◆ Work to be completed ◆
Copy all the lines below without altering anything.

== Segment start ==

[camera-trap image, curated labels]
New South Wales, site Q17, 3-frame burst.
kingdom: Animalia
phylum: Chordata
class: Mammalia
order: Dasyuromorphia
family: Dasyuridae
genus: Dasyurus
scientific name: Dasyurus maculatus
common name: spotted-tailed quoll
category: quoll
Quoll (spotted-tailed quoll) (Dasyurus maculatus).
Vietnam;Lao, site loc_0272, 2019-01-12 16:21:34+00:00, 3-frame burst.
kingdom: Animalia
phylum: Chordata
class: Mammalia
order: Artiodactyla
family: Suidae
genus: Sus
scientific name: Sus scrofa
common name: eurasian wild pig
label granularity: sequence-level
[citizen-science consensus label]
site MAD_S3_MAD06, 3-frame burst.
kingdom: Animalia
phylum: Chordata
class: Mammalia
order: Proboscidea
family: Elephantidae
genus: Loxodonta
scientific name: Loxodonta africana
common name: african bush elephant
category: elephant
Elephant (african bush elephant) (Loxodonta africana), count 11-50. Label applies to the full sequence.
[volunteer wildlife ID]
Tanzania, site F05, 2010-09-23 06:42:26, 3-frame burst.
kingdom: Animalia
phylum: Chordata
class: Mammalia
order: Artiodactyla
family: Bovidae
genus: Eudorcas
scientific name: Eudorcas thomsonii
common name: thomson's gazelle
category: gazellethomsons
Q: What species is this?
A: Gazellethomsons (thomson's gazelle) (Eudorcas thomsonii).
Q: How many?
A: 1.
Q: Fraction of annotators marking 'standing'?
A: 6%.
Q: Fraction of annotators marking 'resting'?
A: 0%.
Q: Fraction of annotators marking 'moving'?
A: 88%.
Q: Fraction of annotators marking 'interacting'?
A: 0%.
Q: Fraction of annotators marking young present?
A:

== Segment end ==

◆ Output ◆
[camera-trap image, curated labels]
New South Wales, site Q17, 3-frame burst.
kingdom: Animalia
phylum: Chordata
class: Mammalia
order: Dasyuromorphia
family: Dasyuridae
genus: Dasyurus
scientific name: Dasyurus maculatus
common name: spotted-tailed quoll
category: quoll
Quoll (spotted-tailed quoll) (Dasyurus maculatus).
Vietnam;Lao, site loc_0272, 2019-01-12 16:21:34+00:00, 3-frame burst.
kingdom: Animalia
phylum: Chordata
class: Mammalia
order: Artiodactyla
family: Suidae
genus: Sus
scientific name: Sus scrofa
common name: eurasian wild pig
label granularity: sequence-level
[citizen-science consensus label]
site MAD_S3_MAD06, 3-frame burst.
kingdom: Animalia
phylum: Chordata
class: Mammalia
order: Proboscidea
family: Elephantidae
genus: Loxodonta
scientific name: Loxodonta africana
common name: african bush elephant
category: elephant
Elephant (african bush elephant) (Loxodonta africana), count 11-50. Label applies to the full sequence.
[volunteer wildlife ID]
Tanzania, site F05, 2010-09-23 06:42:26, 3-frame burst.
kingdom: Animalia
phylum: Chordata
class: Mammalia
order: Artiodactyla
family: Bovidae
genus: Eudorcas
scientific name: Eudorcas thomsonii
common name: thomson's gazelle
category: gazellethomsons
Q: What species is this?
A: Gazellethomsons (thomson's gazelle) (Eudorcas thomsonii).
Q: How many?
A: 1.
Q: Fraction of annotators marking 'standing'?
A: 6%.
Q: Fraction of annotators marking 'resting'?
A: 0%.
Q: Fraction of annotators marking 'moving'?
A: 88%.
Q: Fraction of annotators marking 'interacting'?
A: 0%.
Q: Fraction of annotators marking young present?
A:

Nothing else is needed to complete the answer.